■ Texte fourni ■
++++++++++++++++++++
M | onsieur le Président,
Cher(e)s Camarades,
Cher(e)s Ami(e)s,
Je suis très heureux d’être avec vous, à Milan, pour ce quatrième congrès du Parti des socialistes européens. Je salue fraternellement tous les participants et remercie chaleureusement nos hôtes, nos amis Massimo d’Alema et Rudolf Scharping, pour leur accueil.
Ce sommet se situe à un moment politique important. Au lendemain du sommet informel de Petersberg, qui -sous la présidence efficace de Gerhard Schröder- s’est déroulé positivement et a permis de clarifier -en vue de l’indispensable compromis-, les questions délicates de l’Agenda 2.000, nous nous retrouvons en effet pour donner de l’élan à notre commune campagne européenne. Nous le faisons au terme d’un travail de réflexion et d’élaboration politiques remarquable, dont le Manifeste du PSE est l’aboutissement -et je veux saluer comme ils le méritent Robin Cook et Henri Nallet pour la part décisive qu’ils ont prise à cette entreprise. Je vois dans notre rencontre le signe éclatant de la vitalité et de la richesse de la social-démocratie européenne. Nous sommes bien la principale force politique de ce continent.
Sur le " Vieux Continent ", chers camarades, nous avons su faire naître, puis faire vivre une idée neuve : l’union, librement consentie, de nations qui se sont choisi un destin commun. Pour que ce destin soit fécond, l’Europe doit être, selon moi : une union de nations ; un espace de croissance ; un modèle de civilisation ; une construction cohérente ; un acteur sur la scène internationale.
1 — Une union de nations.
Opposer la Nation -les nations- à l’Europe est un exercice vain. Car l’Europe est l’espace même où, historiquement, sont nées les nations. Elle reste constituée de nations vivantes, riches de leur spécificité, fortes de l’attachement de leurs citoyens. La puissance de l’Europe se construira donc sur la vitalité de ses nations. Mais l’Europe est quelque chose de plus. Elle est devenue une communauté de destin pour 350 millions de citoyens européens. Nos peuples se sont rapprochés et la paix est désormais l’air qu’ils respirent. Nos économies sont presque totalement intégrées, construisant un espace économique puissant. Nos monnaies -celles de 11 de nos nations, tout du moins, mais nous attendons les autres ...- se fondent en une monnaie unique.
++++++++++++++++++++
■ Segment de données ■
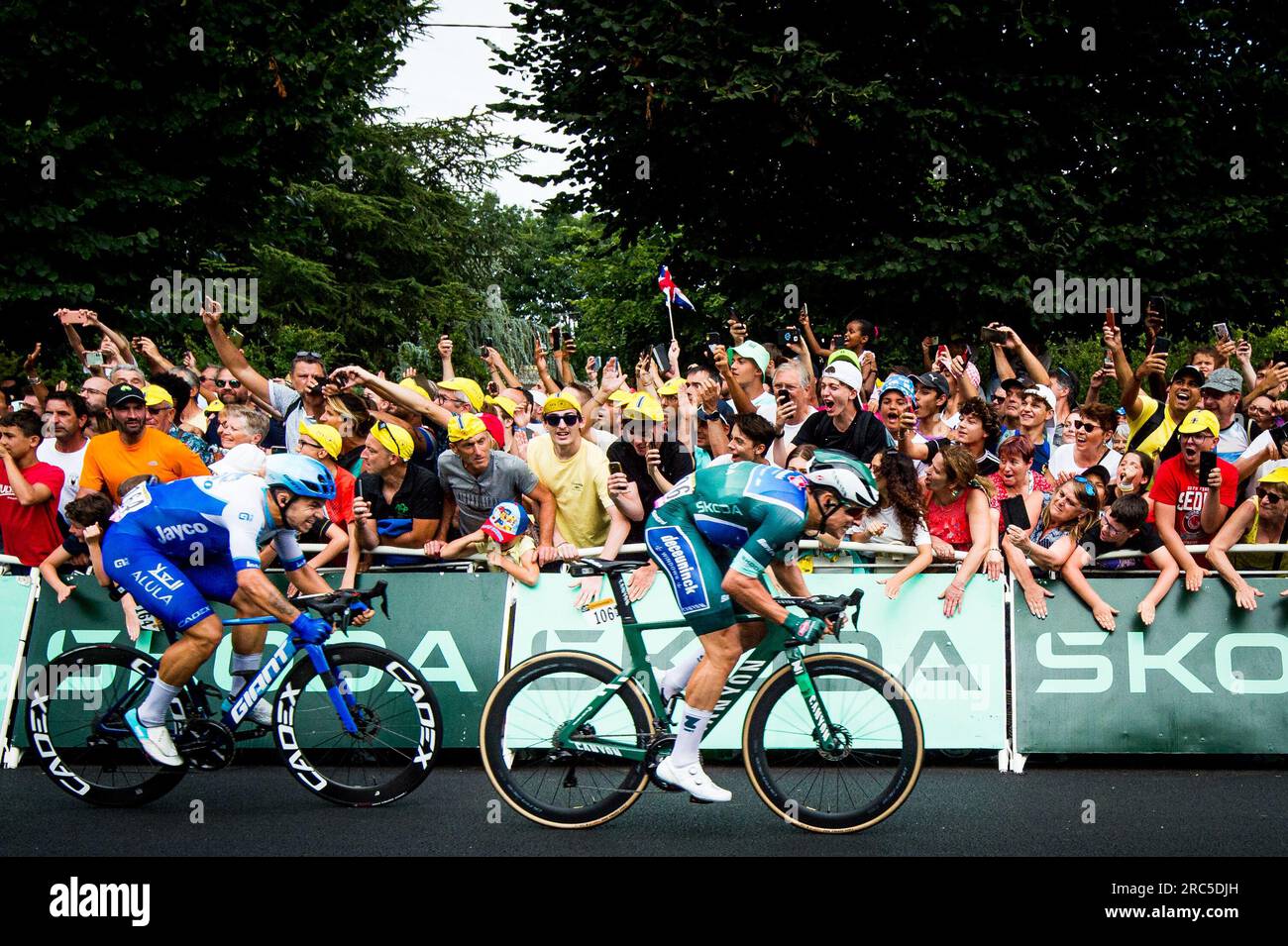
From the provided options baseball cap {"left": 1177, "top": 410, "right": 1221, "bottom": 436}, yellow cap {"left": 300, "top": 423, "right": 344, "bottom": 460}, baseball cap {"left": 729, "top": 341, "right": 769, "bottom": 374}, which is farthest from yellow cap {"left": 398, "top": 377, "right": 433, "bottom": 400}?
baseball cap {"left": 1177, "top": 410, "right": 1221, "bottom": 436}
++++++++++++++++++++
■ À compléter ■
1. D'après le discours :
(a) Dans quelle ville se tient le congrès ?
(b) Qui est salué pour sa part décisive dans le Manifeste du PSE ?
(c) De combien de citoyens l'Europe est-elle devenue une communauté de destin ?
2. Recopiez mot pour mot le passage du discours qui va de « 1 — Une union » jusqu'à « une monnaie unique. » inclus.
3. Prolongez le discours au-delà de sa dernière phrase.

■ Réponses à l'exercice ■
1.
(a) À Milan.
(b) Robin Cook et Henri Nallet.
(c) De 350 millions de citoyens européens.

2.
1 — Une union de nations.
Opposer la Nation -les nations- à l’Europe est un exercice vain. Car l’Europe est l’espace même où, historiquement, sont nées les nations. Elle reste constituée de nations vivantes, riches de leur spécificité, fortes de l’attachement de leurs citoyens. La puissance de l’Europe se construira donc sur la vitalité de ses nations. Mais l’Europe est quelque chose de plus. Elle est devenue une communauté de destin pour 350 millions de citoyens européens. Nos peuples se sont rapprochés et la paix est désormais l’air qu’ils respirent. Nos économies sont presque totalement intégrées, construisant un espace économique puissant. Nos monnaies -celles de 11 de nos nations, tout du moins, mais nous attendons les autres ...- se fondent en une monnaie unique.

3.
Nous devons être capables de penser un objectif politique qui embrasse à la fois la Nation et l’Europe. Ni négation de la nation, ni repli national, mais une articulation harmonieuse entre chaque pays et notre Europe. Aujourd’hui, on se sent Français, Allemand, Italien ou Espagnol, et, dans le même temps, on se sait Européen. Il n’y a là aucun antagonisme, aucune contradiction. Cette dualité de référence et d’appartenance est ce qui fait l’originalité de notre destin partagé. Nous restons des nations, nous ne pouvons faire naître une " nation européenne ", mais nous bâtissons l’union européenne.
Quant à la forme politique et juridique que prendra cette Europe unie, ne soyons pas nominalistes, ne tombons pas dans une querelle de mots. Ni nostalgie impériale, ni simple coopération entre Etats, ni utopie fédéraliste : l’Europe est une construction nouvelle, une entité sui generis. Gardons nos énergies pour faire avancer, chaque fois que cela est possible, l’union de l’Europe, pour la rendre plus forte. Et pour cela, consentons - chaque fois que cela est nécessaire- les délégations de souveraineté que cette marche vers l’union implique.
2 — Un espace de croissance.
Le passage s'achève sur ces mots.